- [TEXT PASSAGE]
★ ★ ★
[FFmpeg-devel] [PATCH]: Change Stack Frame Limit in Cuda Context

Ben Chang benchang621 at gmail.com
Mon Feb 5 22:01:13 EET 2018


Hi,

Do we have a conclusion on whether this patch can be pushed in?

Thanks,
Ben

On Tue, Jan 30, 2018 at 4:25 PM, Ben Chang <benchang621 at gmail.com> wrote:

>
>
> On Fri, Jan 26, 2018 at 3:10 PM, Mark Thompson <sw at jkqxz.net> wrote:
>
>> On 26/01/18 20:51, Ben Chang wrote:
>> > On Fri, Jan 26, 2018 at 3:32 AM, Mark Thompson <sw at jkqxz.net> wrote:
>> >
>> >> On 26/01/18 09:06, Ben Chang wrote:
>> >>> Thanks for the review Mark.
>> >>>
>>
>> To clarify, since it is less clear now with the trimmed context: my two
>> comments about this change are completely independent.  (Given that, maybe
>> it should be split into two parts - one for hwcontext and one for nvenc?)
★ ★ ★
Records excerpted from a collection:
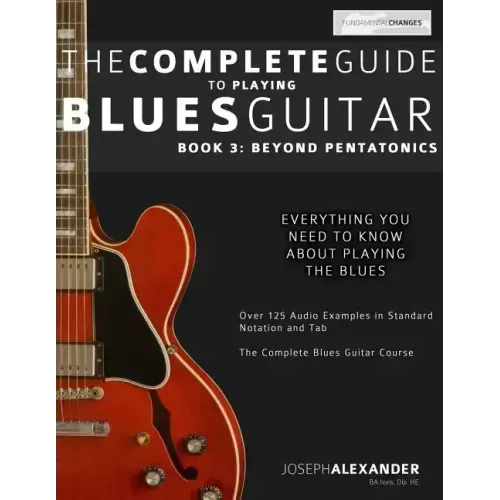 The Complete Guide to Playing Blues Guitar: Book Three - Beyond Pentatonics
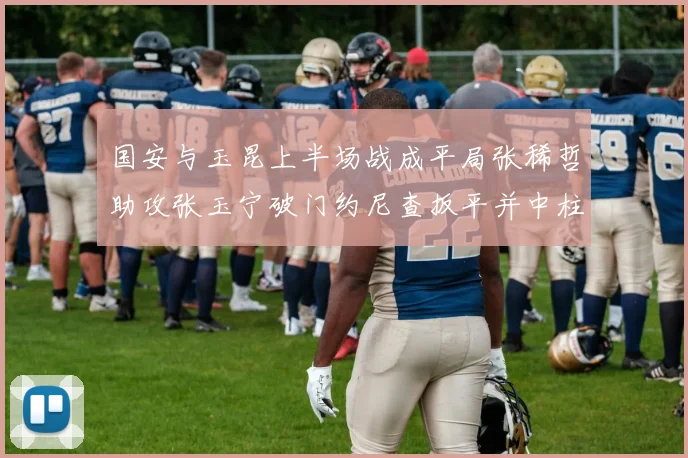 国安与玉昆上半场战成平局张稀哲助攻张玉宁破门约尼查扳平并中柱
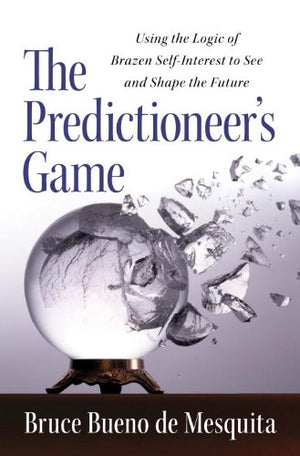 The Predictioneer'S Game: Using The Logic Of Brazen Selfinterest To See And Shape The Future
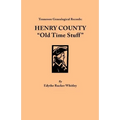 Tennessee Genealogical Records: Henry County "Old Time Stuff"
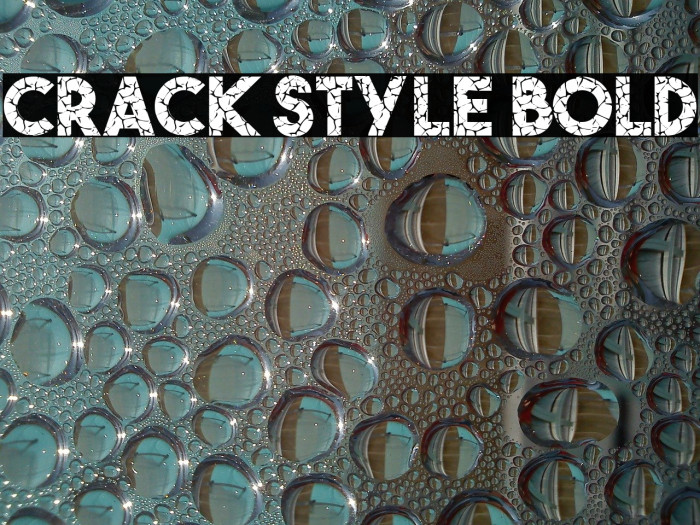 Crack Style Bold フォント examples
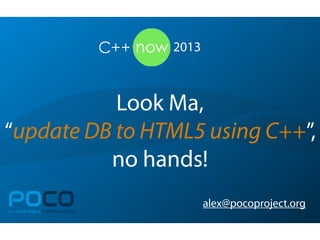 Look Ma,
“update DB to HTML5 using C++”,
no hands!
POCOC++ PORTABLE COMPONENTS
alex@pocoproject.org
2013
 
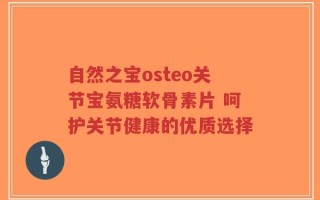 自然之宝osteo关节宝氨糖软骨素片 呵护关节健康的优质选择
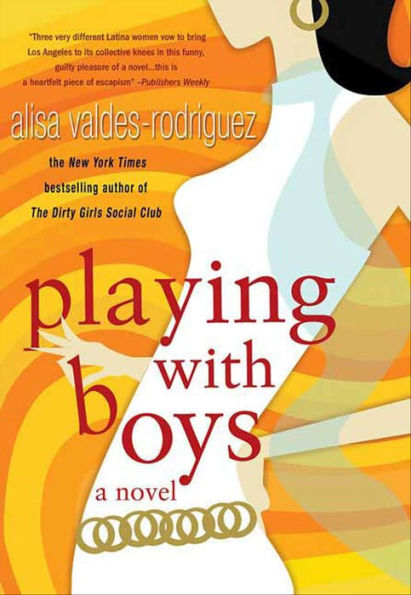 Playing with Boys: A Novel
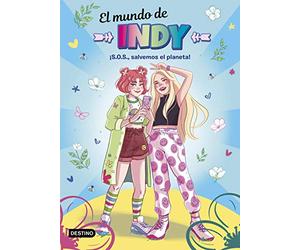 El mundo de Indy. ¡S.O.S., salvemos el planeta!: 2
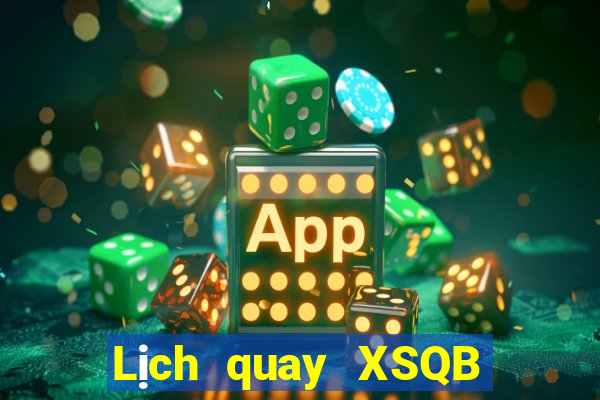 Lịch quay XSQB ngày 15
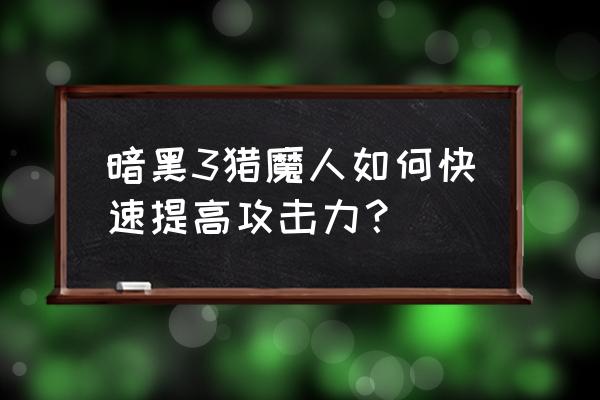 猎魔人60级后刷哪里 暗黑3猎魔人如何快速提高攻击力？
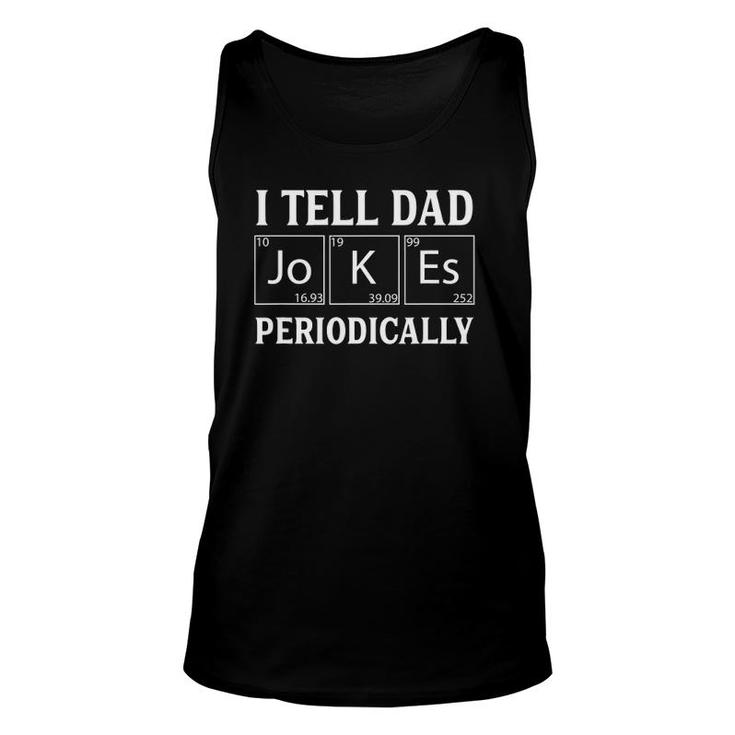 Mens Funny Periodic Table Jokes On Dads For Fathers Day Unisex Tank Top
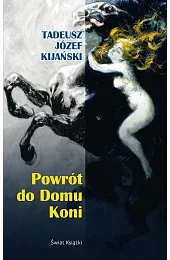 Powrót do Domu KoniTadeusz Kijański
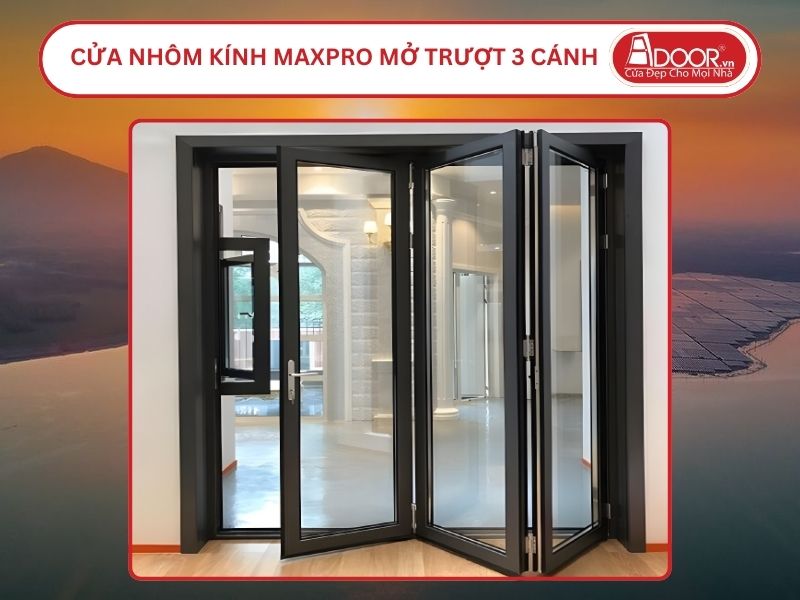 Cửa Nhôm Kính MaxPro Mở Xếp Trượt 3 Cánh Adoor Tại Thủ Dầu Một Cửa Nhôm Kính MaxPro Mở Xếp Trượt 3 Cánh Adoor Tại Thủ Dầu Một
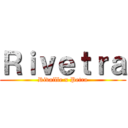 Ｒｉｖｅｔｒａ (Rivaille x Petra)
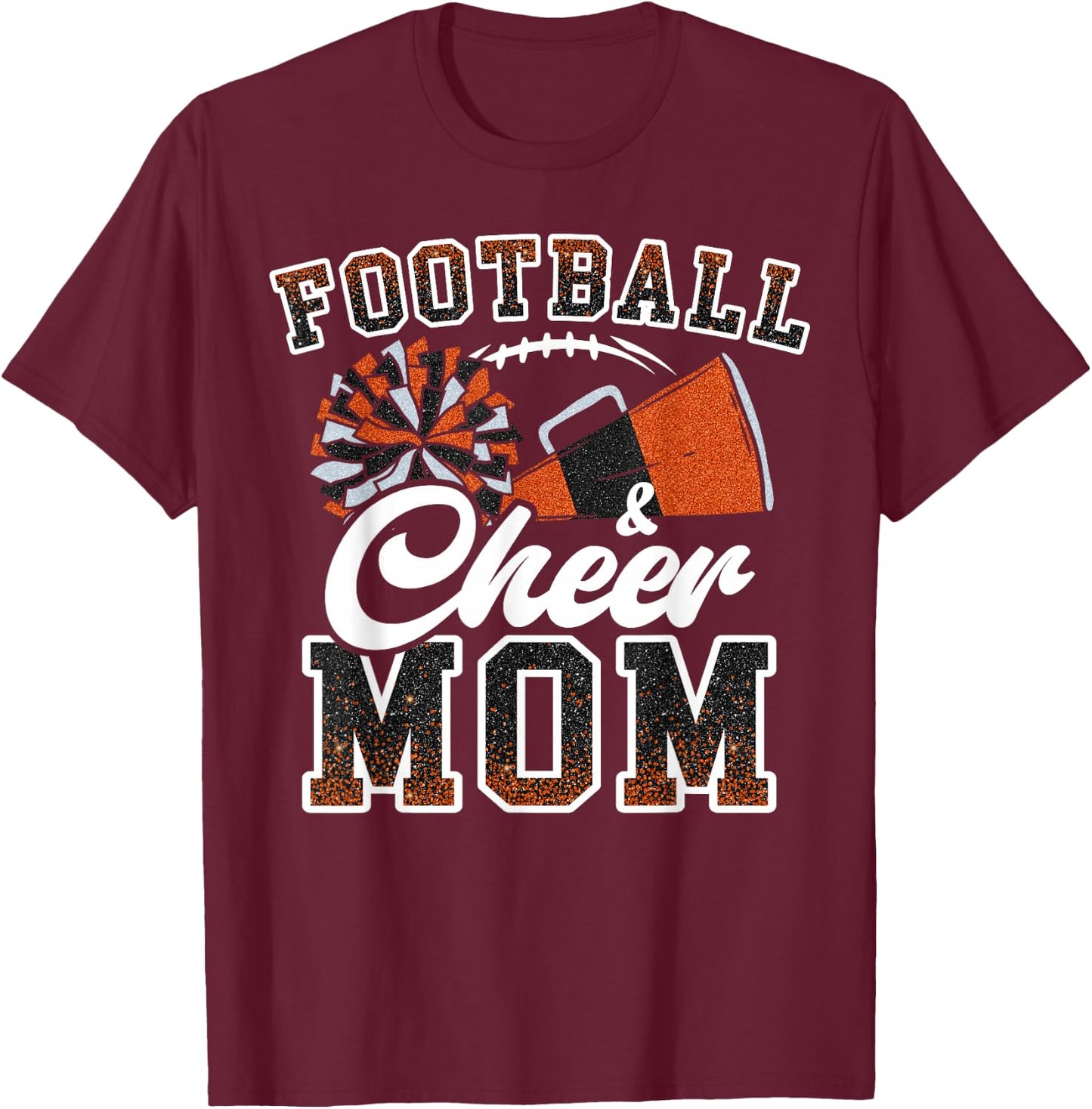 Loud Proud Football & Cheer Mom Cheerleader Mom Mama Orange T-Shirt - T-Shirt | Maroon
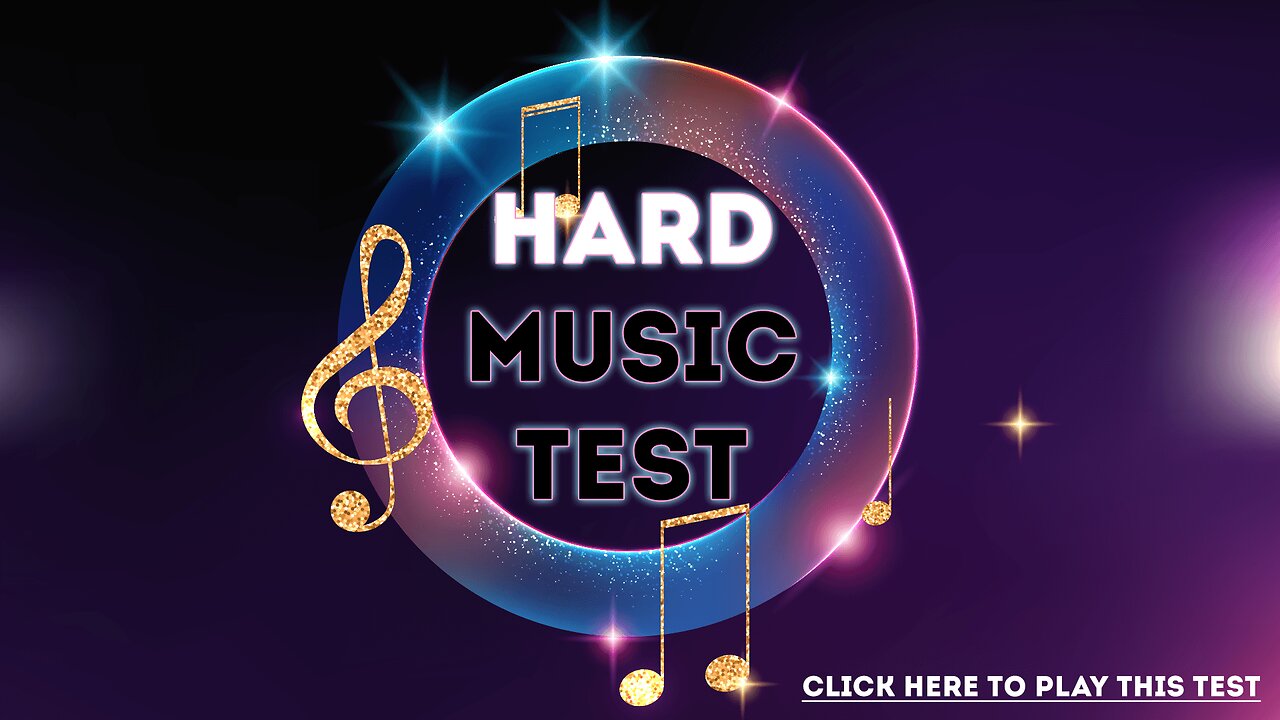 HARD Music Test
★ ★ ★
- [BRIEF] Proceed with the mailing-list message about the patch changing the stack frame limit in the CUDA context, continuing directly after its last sentence.

- [RESPONSE]
>
> Sorry for the delay in reply Mark; been caught up by something else.
>
>>
>
>
>> This part is about the change to NVENC:
>>
>> >>>  There are some cuda kernels in the driver that may be invoked
>> depending
>> >> on
>> >>> the nvenc operations specified in the commandline. My observation from
>> >>> looking at the nvcc statistics is that most stack frame size for these
>> >> cuda
>> >>> kernels are 0 (highest observed was 120 bytes).
>> >>
>> >> Right, that makes sense.  If Nvidia is happy that this will always
>> work in
>> >> drivers compatible with this API version (including any future ones)
>> then
>> >> sure.
>> >>
>> > I am not saying this should be the "permanent" value for stack frame
>> size
>> > per GPU thread. However, at this moment (looking at existing cuda
>> kernels
>> > that devs have control over), I do not see this reduction as an issue.
>>
>> I think you should be confident that the chosen value here will last well
>> into the future for NVENC use.  Consider that this will end up in releases
>> - if a future Nvidia driver update happens to need a larger stack then all
>> previous releases and binaries will stop working for all users.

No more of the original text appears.